### REQUIRED ACTION
Copy all entries verbatim and keep any pictures out of the copy.

Top of WORKING DATA

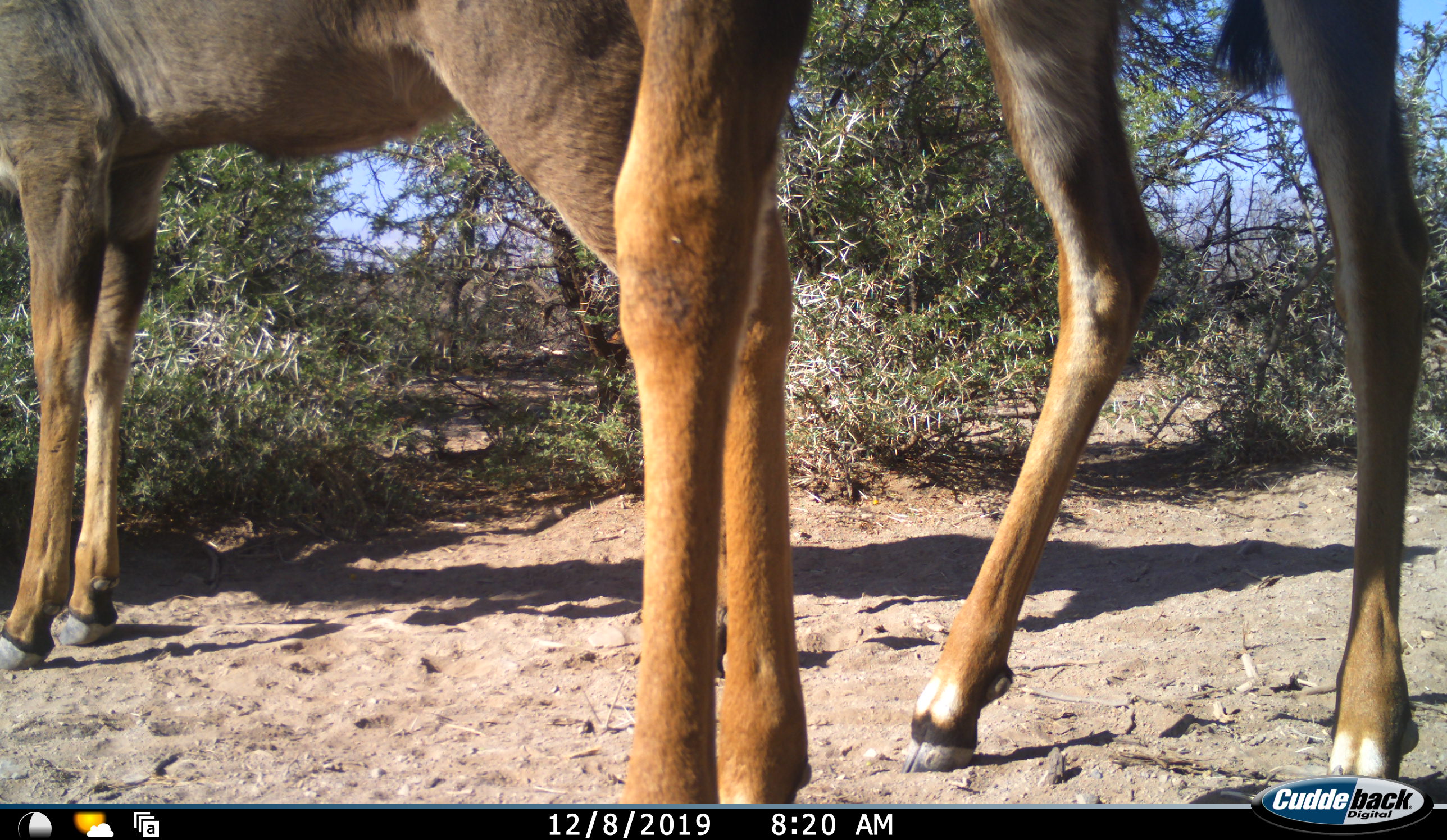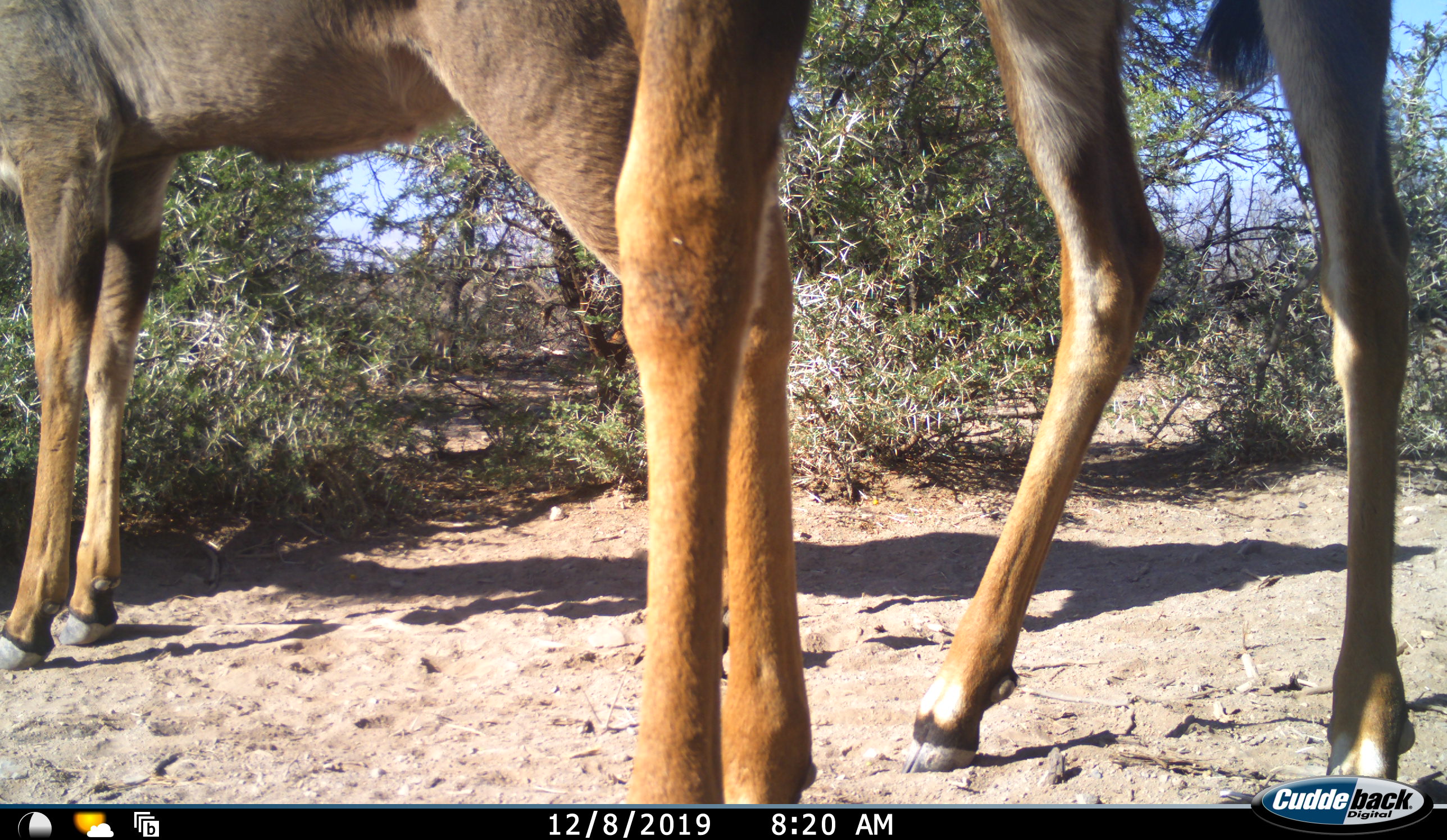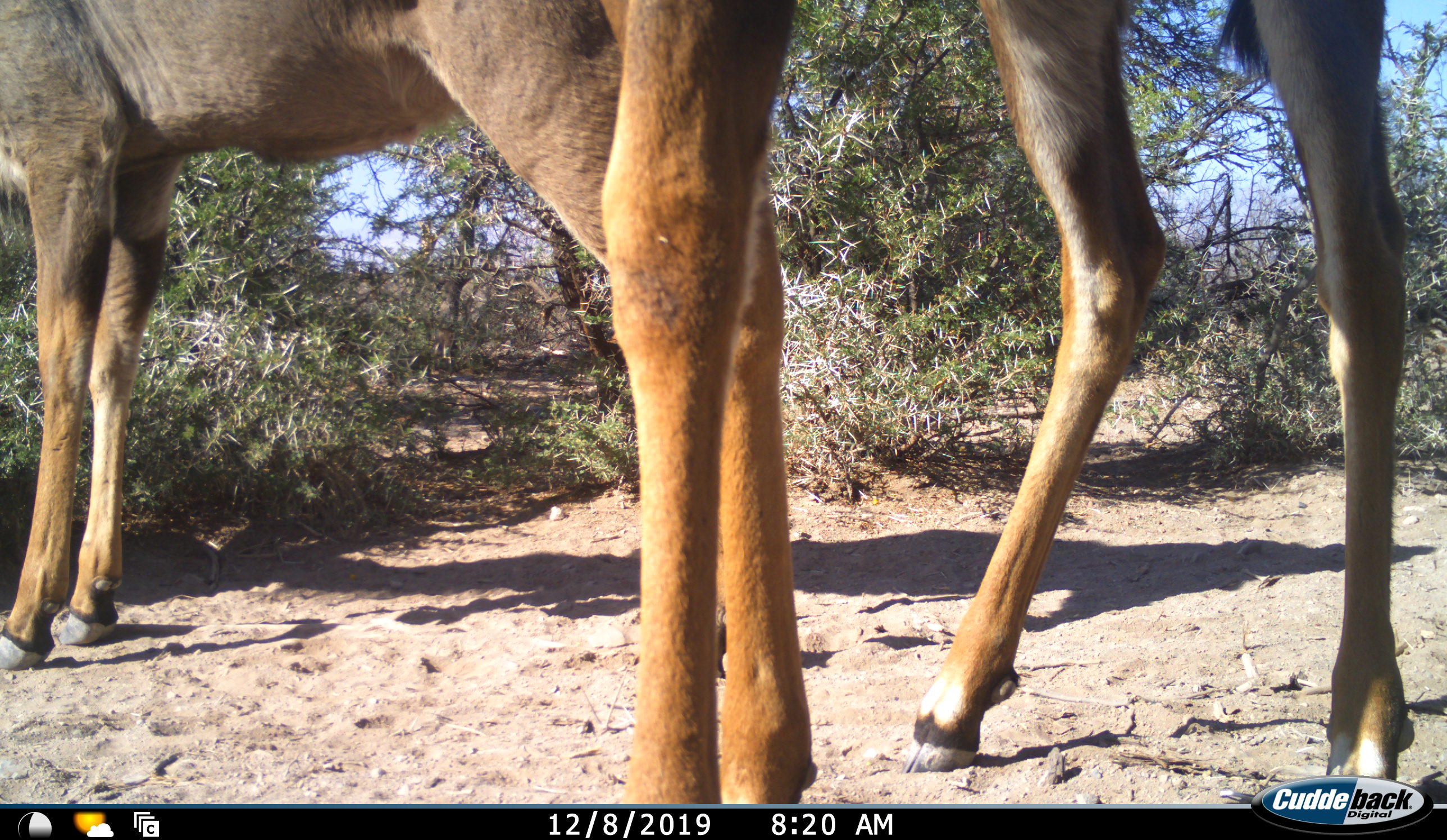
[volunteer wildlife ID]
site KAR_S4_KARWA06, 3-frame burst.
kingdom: Animalia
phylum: Chordata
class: Mammalia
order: Artiodactyla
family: Bovidae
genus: Tragelaphus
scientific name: Tragelaphus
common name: kudu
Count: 2.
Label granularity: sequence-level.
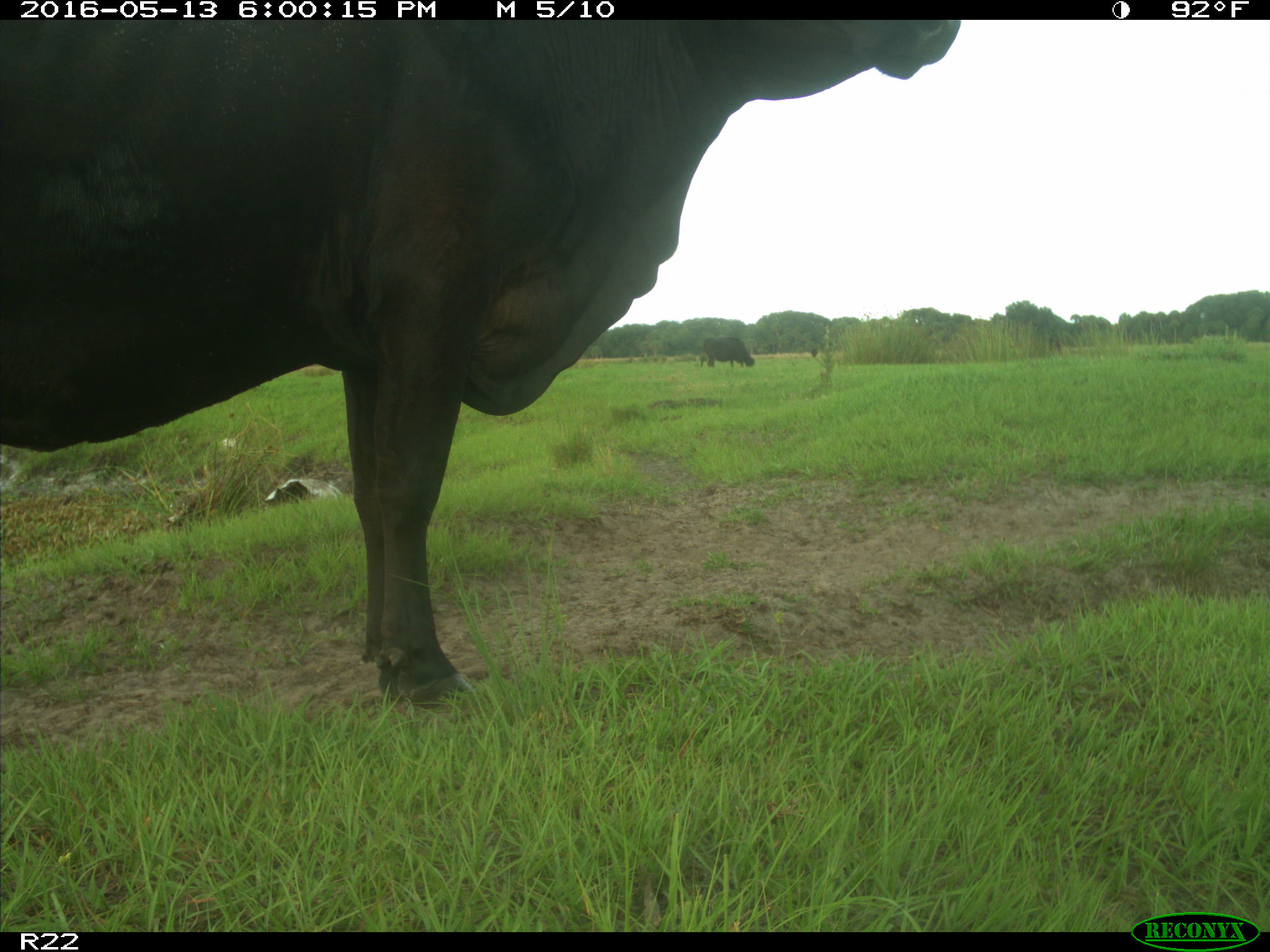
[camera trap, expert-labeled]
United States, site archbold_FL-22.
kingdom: Animalia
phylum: Chordata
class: Mammalia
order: Artiodactyla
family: Bovidae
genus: Bos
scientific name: Bos taurus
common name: domestic cow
Bos taurus (domestic cow).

Bottom of WORKING DATA

### OUTPUT
[volunteer wildlife ID]
site KAR_S4_KARWA06, 3-frame burst.
kingdom: Animalia
phylum: Chordata
class: Mammalia
order: Artiodactyla
family: Bovidae
genus: Tragelaphus
scientific name: Tragelaphus
common name: kudu
Count: 2.
Label granularity: sequence-level.
[camera trap, expert-labeled]
United States, site archbold_FL-22.
kingdom: Animalia
phylum: Chordata
class: Mammalia
order: Artiodactyla
family: Bovidae
genus: Bos
scientific name: Bos taurus
common name: domestic cow
Bos taurus (domestic cow).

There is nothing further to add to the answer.